Essentially, enjoying a ‘green’ year almost always requires surviving a ‘red’ month. The data further reveals that when declines are contained within the 20% threshold—which occurred in 19 of the last 30 years—there were only two instances where annual returns actually turned negative.

Does this make ‘buying the dip’ the ideal default strategy? Rajesh Palviya, senior VP of research at Axis Securities, suggests it does: “Historically, corrections of up to 20% have tended to represent time or valuation adjustments rather than structural damage," he said.

“From a technical standpoint, these drawdowns usually preserve long-term trend supports, making them opportunities for accumulation rather than signals to exit."

However, the probability of a year ending in the red increases drastically once a drawdown exceeds 35%, as seen during the crises of 2001, 2008, or 2020.

Historically, market outcomes have correlated closely with the severity of these dips; years with drawdowns under 20% typically avoid a negative year-end finish, while deeper declines, ranging from 20% to 60%, result in annual losses roughly 45% of the time.

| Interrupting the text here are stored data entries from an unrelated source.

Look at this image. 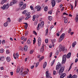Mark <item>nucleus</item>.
Wrapping results in <instances>:
<instances>
[{
    "mask_svg": "<svg viewBox=\"0 0 78 78\" xmlns=\"http://www.w3.org/2000/svg\"><path fill=\"white\" fill-rule=\"evenodd\" d=\"M48 71H47L46 72V78H48Z\"/></svg>",
    "mask_w": 78,
    "mask_h": 78,
    "instance_id": "f3484780",
    "label": "nucleus"
},
{
    "mask_svg": "<svg viewBox=\"0 0 78 78\" xmlns=\"http://www.w3.org/2000/svg\"><path fill=\"white\" fill-rule=\"evenodd\" d=\"M71 68H72V65H71V66L69 67L68 72H69V70H70V69H71Z\"/></svg>",
    "mask_w": 78,
    "mask_h": 78,
    "instance_id": "4d7b16f0",
    "label": "nucleus"
},
{
    "mask_svg": "<svg viewBox=\"0 0 78 78\" xmlns=\"http://www.w3.org/2000/svg\"><path fill=\"white\" fill-rule=\"evenodd\" d=\"M67 58H69L71 56V53L69 52L66 55Z\"/></svg>",
    "mask_w": 78,
    "mask_h": 78,
    "instance_id": "9d476101",
    "label": "nucleus"
},
{
    "mask_svg": "<svg viewBox=\"0 0 78 78\" xmlns=\"http://www.w3.org/2000/svg\"><path fill=\"white\" fill-rule=\"evenodd\" d=\"M13 57L15 59H16V56L15 55V53L13 54Z\"/></svg>",
    "mask_w": 78,
    "mask_h": 78,
    "instance_id": "052dcab7",
    "label": "nucleus"
},
{
    "mask_svg": "<svg viewBox=\"0 0 78 78\" xmlns=\"http://www.w3.org/2000/svg\"><path fill=\"white\" fill-rule=\"evenodd\" d=\"M7 22H11V20H10V18H8L7 19Z\"/></svg>",
    "mask_w": 78,
    "mask_h": 78,
    "instance_id": "49530a36",
    "label": "nucleus"
},
{
    "mask_svg": "<svg viewBox=\"0 0 78 78\" xmlns=\"http://www.w3.org/2000/svg\"><path fill=\"white\" fill-rule=\"evenodd\" d=\"M44 11H47L48 10V7L47 6L45 7L44 9Z\"/></svg>",
    "mask_w": 78,
    "mask_h": 78,
    "instance_id": "5701e85b",
    "label": "nucleus"
},
{
    "mask_svg": "<svg viewBox=\"0 0 78 78\" xmlns=\"http://www.w3.org/2000/svg\"><path fill=\"white\" fill-rule=\"evenodd\" d=\"M2 44H4L5 43V41L3 40L2 41Z\"/></svg>",
    "mask_w": 78,
    "mask_h": 78,
    "instance_id": "338daca9",
    "label": "nucleus"
},
{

According to Palviya, the 30–35% mark is a critical tipping point. Once markets correct to these levels, key long-term supports tend to break, signalling deeper liquidation and loss of confidence rather than routine profit-taking, he explained.

These episodes typically unfold over multiple quarters and require earnings and macro stability to recover, which is why year-end outcomes often turn negative, he added.

Despite these turbulent mid-year swings, the Sensex has shown resilience, finishing in the green in 23 out of the last 30 years. This year, markets followed the historical script perfectly, weathering a 9% drawdown to deliver an impressive 8% gain. But is this subdued volatility sustainable?

“While the last 12–18 months do resemble a low-volatility phase, this is less a permanent regime shift and more a function of a structural buyer and seller offsetting each other," notes Gupta of Ionic Wealth. A meaningful return of foreign flows could quickly normalise volatility, even if India continues to remain calmer than global peers, he adds.